MIAMI — The International Air Transport Association (IATA) announced that it filed a request for antitrust immunity with the U.S. Department of Transportation (DOT) to allow airlines to discuss options to maintain connectivity to Venezuela, after refusal from the government of the Latin American country to clear the repatriation of their income from the sale of tickets and cargo space in Bolivars, the local currency.

Such clearance is necessary as Venezuela is under a currency exchange regime imposed since 2003. Just after the death of president Hugo Chavez in 2013, the remittance of funds, which used to take 45 days to be processed, began to be delayed without reason.
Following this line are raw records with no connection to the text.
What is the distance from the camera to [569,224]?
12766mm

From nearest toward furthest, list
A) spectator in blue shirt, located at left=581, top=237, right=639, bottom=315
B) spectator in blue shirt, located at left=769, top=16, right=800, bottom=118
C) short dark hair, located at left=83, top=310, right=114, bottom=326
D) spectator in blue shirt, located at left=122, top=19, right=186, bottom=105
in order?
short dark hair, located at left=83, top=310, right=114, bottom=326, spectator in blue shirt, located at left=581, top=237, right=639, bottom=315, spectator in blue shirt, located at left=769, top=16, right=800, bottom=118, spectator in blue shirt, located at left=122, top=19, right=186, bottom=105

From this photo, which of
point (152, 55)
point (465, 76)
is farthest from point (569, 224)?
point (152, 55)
As the Venezuelan economy is highly dependent on oil—which accounts for 95% of the country’s exports and 25% of its gross domestic product (GDP)—the worldwide drop in oil prices caused Venezuela’s foreign currency reserves to run low. The consequences have been disastrous. The Bolivar has lost value, inflation has soared, and basic products are scarce.
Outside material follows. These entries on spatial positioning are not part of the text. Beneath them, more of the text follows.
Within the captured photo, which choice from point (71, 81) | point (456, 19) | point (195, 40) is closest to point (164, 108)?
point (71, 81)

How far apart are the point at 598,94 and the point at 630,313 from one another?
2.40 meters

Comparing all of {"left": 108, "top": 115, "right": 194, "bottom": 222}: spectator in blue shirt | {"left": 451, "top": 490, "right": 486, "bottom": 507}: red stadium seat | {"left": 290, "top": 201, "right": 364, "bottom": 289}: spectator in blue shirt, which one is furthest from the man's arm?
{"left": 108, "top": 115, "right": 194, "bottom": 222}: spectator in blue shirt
Just this year, airlines such as GOL, LATAM Airlines and Lufthansa have opted to cancel their flights to Caracas, while others have drastically reduced their frequencies or closed routes. For example, American Airlines, which used to have a major presence in Venezuela, it has slashed almost 80% of its frequencies between Venezuela and the USA, with just two daily flights from Miami to Caracas, and six weekly flights from Miami to Maracaibo.

These measures are intended to decrease the exposure to risk of these carriers serving Venezuela, given the overall instability of the country, and the potential and unexpected measures that Maduro’s government may eventually take (especially in the matter of foreign exchange policies).

“Despite years of effort by IATA and its members to resolve the issue, there has been little action by the Venezuelan government. We are now asking the US government to approve anti-trust immunity for discussions among airlines focused on maintaining connectivity while the blocked funds crisis persists,” said Alexandre de Juniac, IATA’s Director General and CEO.

According to IATA, the outstanding collective sum to be repatriated equals to $3.8 billion at the 2013-2014 official exchange rate (VEB 6.30 = 1 USD)

“To be clear, the intention is not to do anything that is anti-competitive. On the contrary, our member airlines seek to explore a global solution allowing them to keep Venezuela connected to the world and do business normally in a country that is not meeting its international obligations,” said de Juniac.

The decline in air travel in Venezuela will continue. The lack of a commitment between the government and foreign carriers to clear the trapped funds, the Venezuelans’ dwindling purchasing power, and the unending economic distortions will cause more international routes to shut down in the short term, leaving the country with even less connectivity and more isolation from the world.